In 2011, when still the US Federal Reserve’s vice-chair, Janet Yellen, reassured her colleagues that the drama around the federal government’s debt ceiling “usually just becomes theatre.” Theater of the absurd, one might add. A decade later, the US debt ceiling debate is shaping up to be a tragedy for the ages.
To understand the absurdity of the loan limit, let’s recall its origin. The statute that created it was adopted in September 1917, authorizing the issuance of bonds to aid America’s entry into World War I. It was designed to reassure opponents of American involvement in the war as to how far the limits were. The country will go
The US Constitution gave Congress the power to micro-manage Treasury borrowing, something that was impractical in times of war. Therefore, the legislators handed over this power to the President. But to pacify those who opposed any expansion of executive powers, as well as German-Americans opposed to going to war with Germany and Irish-Americans, the 1916 Easter Rising for that country’s independent Ireland After the violent repression of the British, Congress placed a limit on that borrowing.
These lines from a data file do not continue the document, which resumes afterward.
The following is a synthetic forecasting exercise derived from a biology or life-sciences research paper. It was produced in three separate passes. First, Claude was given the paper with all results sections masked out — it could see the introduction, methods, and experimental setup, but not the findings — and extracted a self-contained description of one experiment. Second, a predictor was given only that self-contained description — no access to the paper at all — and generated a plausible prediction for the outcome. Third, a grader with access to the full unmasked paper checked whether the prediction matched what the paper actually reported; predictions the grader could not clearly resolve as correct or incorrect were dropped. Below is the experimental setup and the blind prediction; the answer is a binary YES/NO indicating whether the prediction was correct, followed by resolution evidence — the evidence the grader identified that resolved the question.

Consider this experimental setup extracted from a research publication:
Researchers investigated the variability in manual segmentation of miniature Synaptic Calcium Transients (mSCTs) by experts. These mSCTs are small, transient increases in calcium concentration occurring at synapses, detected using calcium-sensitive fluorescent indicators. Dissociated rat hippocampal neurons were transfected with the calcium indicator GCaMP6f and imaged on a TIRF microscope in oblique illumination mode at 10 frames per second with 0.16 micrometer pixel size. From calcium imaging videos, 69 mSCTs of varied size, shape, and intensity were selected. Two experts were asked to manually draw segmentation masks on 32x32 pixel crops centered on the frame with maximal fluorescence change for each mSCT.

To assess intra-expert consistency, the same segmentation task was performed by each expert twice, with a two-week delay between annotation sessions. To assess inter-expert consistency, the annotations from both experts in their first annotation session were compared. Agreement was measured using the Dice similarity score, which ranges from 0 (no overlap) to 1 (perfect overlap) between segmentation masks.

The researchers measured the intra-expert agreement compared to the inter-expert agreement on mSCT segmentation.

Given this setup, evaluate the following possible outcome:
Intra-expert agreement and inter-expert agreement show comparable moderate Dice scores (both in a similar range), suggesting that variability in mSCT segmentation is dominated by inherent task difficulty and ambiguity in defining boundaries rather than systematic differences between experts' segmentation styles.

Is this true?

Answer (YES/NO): NO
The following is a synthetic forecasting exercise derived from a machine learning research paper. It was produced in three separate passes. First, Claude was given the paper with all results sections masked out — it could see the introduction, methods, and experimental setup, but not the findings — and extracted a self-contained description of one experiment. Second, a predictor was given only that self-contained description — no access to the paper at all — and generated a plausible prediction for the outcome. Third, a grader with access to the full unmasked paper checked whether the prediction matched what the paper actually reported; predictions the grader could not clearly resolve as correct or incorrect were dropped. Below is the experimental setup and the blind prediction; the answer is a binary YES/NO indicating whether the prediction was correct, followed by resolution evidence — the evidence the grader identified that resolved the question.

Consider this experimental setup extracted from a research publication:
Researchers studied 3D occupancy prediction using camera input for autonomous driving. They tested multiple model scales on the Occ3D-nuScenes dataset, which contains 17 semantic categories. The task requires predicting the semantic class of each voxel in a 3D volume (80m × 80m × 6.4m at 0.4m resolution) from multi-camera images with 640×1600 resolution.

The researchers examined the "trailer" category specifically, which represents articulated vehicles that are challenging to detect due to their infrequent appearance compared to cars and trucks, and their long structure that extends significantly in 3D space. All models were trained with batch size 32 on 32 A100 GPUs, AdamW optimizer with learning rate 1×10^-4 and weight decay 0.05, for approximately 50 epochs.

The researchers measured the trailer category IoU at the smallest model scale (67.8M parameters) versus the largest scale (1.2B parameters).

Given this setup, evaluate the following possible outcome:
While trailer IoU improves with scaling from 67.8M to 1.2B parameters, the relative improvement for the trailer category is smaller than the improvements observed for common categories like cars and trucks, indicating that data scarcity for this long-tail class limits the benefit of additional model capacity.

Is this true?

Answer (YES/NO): NO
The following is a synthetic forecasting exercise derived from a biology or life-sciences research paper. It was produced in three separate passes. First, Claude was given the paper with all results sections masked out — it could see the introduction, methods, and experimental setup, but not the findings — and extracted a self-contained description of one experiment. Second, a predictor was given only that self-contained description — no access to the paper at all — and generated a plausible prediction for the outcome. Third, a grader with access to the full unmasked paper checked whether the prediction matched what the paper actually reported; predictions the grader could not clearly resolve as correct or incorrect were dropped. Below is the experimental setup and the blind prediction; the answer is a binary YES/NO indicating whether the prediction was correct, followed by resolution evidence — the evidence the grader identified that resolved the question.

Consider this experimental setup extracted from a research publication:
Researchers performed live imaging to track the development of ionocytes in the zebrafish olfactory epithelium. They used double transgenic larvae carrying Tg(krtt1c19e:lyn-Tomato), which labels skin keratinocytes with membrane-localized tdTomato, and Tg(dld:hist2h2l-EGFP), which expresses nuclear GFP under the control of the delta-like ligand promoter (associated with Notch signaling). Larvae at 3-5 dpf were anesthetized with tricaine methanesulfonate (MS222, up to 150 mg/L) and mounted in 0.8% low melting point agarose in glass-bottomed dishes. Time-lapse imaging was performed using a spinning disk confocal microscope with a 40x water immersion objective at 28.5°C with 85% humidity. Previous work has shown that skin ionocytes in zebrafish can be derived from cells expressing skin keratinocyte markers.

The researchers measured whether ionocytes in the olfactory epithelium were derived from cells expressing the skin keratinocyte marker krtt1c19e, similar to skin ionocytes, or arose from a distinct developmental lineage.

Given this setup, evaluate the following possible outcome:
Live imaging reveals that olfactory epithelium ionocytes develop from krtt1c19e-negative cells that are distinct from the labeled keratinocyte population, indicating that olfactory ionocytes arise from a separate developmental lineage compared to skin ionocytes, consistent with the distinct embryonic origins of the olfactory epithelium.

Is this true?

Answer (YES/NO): YES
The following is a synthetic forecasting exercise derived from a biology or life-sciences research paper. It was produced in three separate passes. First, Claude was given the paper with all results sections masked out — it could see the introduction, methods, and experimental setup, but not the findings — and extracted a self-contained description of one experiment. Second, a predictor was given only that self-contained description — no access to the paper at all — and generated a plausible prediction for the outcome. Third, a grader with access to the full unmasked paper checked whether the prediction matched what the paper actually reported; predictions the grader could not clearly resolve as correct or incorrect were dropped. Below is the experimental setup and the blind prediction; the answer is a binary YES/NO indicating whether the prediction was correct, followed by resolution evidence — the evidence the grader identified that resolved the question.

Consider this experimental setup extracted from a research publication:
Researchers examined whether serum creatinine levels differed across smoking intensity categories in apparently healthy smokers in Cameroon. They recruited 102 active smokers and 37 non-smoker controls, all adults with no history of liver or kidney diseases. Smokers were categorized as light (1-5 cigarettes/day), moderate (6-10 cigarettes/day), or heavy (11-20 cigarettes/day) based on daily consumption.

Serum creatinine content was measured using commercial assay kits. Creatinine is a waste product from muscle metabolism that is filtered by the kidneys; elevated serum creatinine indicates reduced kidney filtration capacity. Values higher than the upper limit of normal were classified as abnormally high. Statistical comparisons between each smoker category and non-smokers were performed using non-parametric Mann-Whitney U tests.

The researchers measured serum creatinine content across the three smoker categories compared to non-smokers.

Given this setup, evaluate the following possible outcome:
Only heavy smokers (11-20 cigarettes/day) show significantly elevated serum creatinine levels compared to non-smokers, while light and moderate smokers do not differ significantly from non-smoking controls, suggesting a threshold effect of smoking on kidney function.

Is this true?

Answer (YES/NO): YES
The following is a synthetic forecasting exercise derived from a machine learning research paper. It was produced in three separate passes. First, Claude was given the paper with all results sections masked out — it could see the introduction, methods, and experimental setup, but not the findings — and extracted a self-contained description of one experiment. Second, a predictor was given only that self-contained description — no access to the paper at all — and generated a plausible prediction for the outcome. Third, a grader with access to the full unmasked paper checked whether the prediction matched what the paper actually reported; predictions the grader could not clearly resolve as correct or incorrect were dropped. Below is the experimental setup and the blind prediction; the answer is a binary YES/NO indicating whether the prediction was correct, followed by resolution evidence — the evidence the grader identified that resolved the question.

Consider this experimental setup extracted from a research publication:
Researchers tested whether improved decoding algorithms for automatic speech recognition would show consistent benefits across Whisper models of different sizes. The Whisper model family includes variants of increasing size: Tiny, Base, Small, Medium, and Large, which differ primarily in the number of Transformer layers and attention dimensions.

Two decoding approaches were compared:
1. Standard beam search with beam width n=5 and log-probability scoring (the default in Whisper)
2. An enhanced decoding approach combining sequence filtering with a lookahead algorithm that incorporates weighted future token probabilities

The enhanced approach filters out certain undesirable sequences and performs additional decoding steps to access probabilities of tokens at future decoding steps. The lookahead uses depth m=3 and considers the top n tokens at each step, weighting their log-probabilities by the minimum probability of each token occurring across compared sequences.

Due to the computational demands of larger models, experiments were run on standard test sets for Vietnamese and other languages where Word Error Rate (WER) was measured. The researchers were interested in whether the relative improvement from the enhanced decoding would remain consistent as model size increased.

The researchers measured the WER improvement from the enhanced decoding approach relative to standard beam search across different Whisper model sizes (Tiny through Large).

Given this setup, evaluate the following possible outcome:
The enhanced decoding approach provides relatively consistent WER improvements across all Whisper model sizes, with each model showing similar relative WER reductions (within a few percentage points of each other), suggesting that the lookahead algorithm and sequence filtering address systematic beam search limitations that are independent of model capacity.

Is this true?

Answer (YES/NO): NO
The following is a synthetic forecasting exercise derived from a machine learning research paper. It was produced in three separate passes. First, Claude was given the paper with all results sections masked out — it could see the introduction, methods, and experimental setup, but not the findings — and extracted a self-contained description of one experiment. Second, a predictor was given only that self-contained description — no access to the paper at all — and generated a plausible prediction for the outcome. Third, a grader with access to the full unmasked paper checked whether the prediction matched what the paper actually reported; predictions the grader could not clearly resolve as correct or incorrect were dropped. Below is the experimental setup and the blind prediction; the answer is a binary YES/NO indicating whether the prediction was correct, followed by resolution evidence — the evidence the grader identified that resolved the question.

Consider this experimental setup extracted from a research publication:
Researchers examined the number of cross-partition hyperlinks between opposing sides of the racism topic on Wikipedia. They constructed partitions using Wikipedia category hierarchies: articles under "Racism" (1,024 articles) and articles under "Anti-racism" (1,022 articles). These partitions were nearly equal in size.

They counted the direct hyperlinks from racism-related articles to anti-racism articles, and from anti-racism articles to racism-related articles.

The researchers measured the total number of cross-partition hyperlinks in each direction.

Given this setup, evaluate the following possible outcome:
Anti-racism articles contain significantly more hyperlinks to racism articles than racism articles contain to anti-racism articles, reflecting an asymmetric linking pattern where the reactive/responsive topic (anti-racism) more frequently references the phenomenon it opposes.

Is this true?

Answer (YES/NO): NO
For more than a century, forgotten grievances pose a dilemma facing the United States of America today. absurd is right.
So far, the Congress has always managed to avert the worst. Even in 2013, a year of partisan rancor, Democrats and Republicans agreed to suspend debt limits just a week before the Treasury, already unable to borrow, ran out of cash reserves. But this year may be different.
Most clearly, the political polarization is far greater than it was in 2013. Norms of political behavior—including the idea that both parties must cooperate to avoid a predictable disaster—have gone out the window since the January 6 attack on the US Capitol by supporters. Then-President Donald Trump K. In the after-fact world, Republican members of Congress, even if they are actual agents of a disaster, can always blame — at least in the eyes of the Republican base — Democratic legislators and their free-spending ways.
Failure to raise or suspend the loan limit will result in an immediate government credit-rating downgrade. If US Treasury debt loses its investment-grade rating, institutional investors will be barred from holding it by their mandate, while foreign investors, including central banks, will think twice. US borrowing costs will rise.
Some studies suggest the dollar’s safe-haven status saves the Treasury upwards of $700 billion in interest payments over a decade — ironically enough to fund nearly three-quarters of the bipartisan infrastructure package. Is. There is already some evidence of this bonus being lost.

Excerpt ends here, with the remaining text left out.